+++ GIVEN INFORMATION
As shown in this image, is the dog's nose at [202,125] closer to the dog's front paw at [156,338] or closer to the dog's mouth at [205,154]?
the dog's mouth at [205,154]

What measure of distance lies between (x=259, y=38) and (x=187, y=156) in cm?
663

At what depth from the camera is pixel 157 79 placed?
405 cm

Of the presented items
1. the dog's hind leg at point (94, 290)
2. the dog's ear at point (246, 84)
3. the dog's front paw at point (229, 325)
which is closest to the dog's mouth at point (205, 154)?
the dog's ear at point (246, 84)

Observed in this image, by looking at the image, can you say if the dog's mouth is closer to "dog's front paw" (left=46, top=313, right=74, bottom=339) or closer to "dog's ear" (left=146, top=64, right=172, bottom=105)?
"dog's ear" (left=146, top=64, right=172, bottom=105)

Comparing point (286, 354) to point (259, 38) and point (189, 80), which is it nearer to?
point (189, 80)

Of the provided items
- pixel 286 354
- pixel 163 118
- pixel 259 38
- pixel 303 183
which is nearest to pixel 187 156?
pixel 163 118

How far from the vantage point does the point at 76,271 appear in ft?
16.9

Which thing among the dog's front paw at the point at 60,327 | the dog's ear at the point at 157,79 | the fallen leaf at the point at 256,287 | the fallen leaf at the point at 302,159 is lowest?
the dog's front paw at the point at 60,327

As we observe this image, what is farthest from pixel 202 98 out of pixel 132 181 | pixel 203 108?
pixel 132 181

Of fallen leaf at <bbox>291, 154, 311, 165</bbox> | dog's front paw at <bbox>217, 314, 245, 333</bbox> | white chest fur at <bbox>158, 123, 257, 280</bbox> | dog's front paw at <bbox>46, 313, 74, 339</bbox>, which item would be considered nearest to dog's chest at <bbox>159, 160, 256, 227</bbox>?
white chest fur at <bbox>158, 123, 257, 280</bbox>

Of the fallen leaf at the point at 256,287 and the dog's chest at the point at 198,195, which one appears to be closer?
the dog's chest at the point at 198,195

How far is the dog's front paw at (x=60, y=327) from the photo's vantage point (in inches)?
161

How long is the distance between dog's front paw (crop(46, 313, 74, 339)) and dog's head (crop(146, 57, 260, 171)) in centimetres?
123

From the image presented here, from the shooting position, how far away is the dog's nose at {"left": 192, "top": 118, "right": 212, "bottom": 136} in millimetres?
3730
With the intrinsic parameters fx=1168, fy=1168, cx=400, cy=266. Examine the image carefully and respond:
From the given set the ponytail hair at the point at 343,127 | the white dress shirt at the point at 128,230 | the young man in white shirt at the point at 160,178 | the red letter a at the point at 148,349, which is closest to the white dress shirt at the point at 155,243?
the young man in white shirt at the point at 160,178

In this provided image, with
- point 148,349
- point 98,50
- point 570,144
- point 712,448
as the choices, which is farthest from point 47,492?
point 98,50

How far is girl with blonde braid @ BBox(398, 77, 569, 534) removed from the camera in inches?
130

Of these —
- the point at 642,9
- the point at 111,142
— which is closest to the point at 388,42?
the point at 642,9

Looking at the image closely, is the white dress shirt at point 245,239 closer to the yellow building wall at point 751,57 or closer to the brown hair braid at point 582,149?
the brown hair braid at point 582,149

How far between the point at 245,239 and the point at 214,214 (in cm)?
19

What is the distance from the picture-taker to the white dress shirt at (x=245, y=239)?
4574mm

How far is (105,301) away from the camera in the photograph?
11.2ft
++++++
EXERCISE PROMPT:
Please copy out all of the data above, keeping every line exactly as it appears.

IN RESPONSE:
As shown in this image, is the dog's nose at [202,125] closer to the dog's front paw at [156,338] or closer to the dog's mouth at [205,154]?
the dog's mouth at [205,154]

What measure of distance lies between (x=259, y=38) and (x=187, y=156) in cm?
663

At what depth from the camera is pixel 157 79 placed?
405 cm

Of the presented items
1. the dog's hind leg at point (94, 290)
2. the dog's ear at point (246, 84)
3. the dog's front paw at point (229, 325)
which is closest to the dog's mouth at point (205, 154)?
the dog's ear at point (246, 84)

Observed in this image, by looking at the image, can you say if the dog's mouth is closer to "dog's front paw" (left=46, top=313, right=74, bottom=339) or closer to "dog's ear" (left=146, top=64, right=172, bottom=105)?
"dog's ear" (left=146, top=64, right=172, bottom=105)

Comparing point (286, 354) to point (259, 38) and point (189, 80), which is it nearer to?
point (189, 80)

Of the provided items
- pixel 286 354
- pixel 163 118
- pixel 259 38
- pixel 303 183
which is nearest to pixel 187 156?
pixel 163 118

How far from the vantage point does the point at 76,271 appear in ft?
16.9

Which thing among the dog's front paw at the point at 60,327 | the dog's ear at the point at 157,79 | the fallen leaf at the point at 256,287 | the fallen leaf at the point at 302,159 is lowest?
the dog's front paw at the point at 60,327

As we observe this image, what is farthest from pixel 202 98 out of pixel 132 181 | pixel 203 108?
pixel 132 181

Of fallen leaf at <bbox>291, 154, 311, 165</bbox> | dog's front paw at <bbox>217, 314, 245, 333</bbox> | white chest fur at <bbox>158, 123, 257, 280</bbox> | dog's front paw at <bbox>46, 313, 74, 339</bbox>, which item would be considered nearest to dog's chest at <bbox>159, 160, 256, 227</bbox>?
white chest fur at <bbox>158, 123, 257, 280</bbox>

Of the fallen leaf at the point at 256,287 and the dog's chest at the point at 198,195, which one appears to be closer?
the dog's chest at the point at 198,195

How far is the dog's front paw at (x=60, y=327) from the photo's vantage point (in inches)?
161

How long is the distance between dog's front paw (crop(46, 313, 74, 339)) and dog's head (crop(146, 57, 260, 171)) in centimetres?
123

From the image presented here, from the shooting position, how far away is the dog's nose at {"left": 192, "top": 118, "right": 212, "bottom": 136} in millimetres?
3730
With the intrinsic parameters fx=1168, fy=1168, cx=400, cy=266. Examine the image carefully and respond:
From the given set the ponytail hair at the point at 343,127 | the white dress shirt at the point at 128,230 | the young man in white shirt at the point at 160,178 | the red letter a at the point at 148,349, which is closest to the white dress shirt at the point at 155,243?
the young man in white shirt at the point at 160,178

In this provided image, with
- point 148,349
- point 98,50
- point 570,144
- point 712,448
as the choices, which is farthest from point 47,492?
point 98,50

How far is girl with blonde braid @ BBox(398, 77, 569, 534) removed from the camera in inches?
130

Of these —
- the point at 642,9
- the point at 111,142
— which is closest to the point at 388,42?
the point at 642,9

Looking at the image closely, is the white dress shirt at point 245,239 closer to the yellow building wall at point 751,57 or closer to the brown hair braid at point 582,149?
the brown hair braid at point 582,149

How far between the point at 245,239 and the point at 214,214 (in cm)?
19

What is the distance from the picture-taker to the white dress shirt at (x=245, y=239)?
4574mm

How far is (105,301) away from the camera in the photograph?
11.2ft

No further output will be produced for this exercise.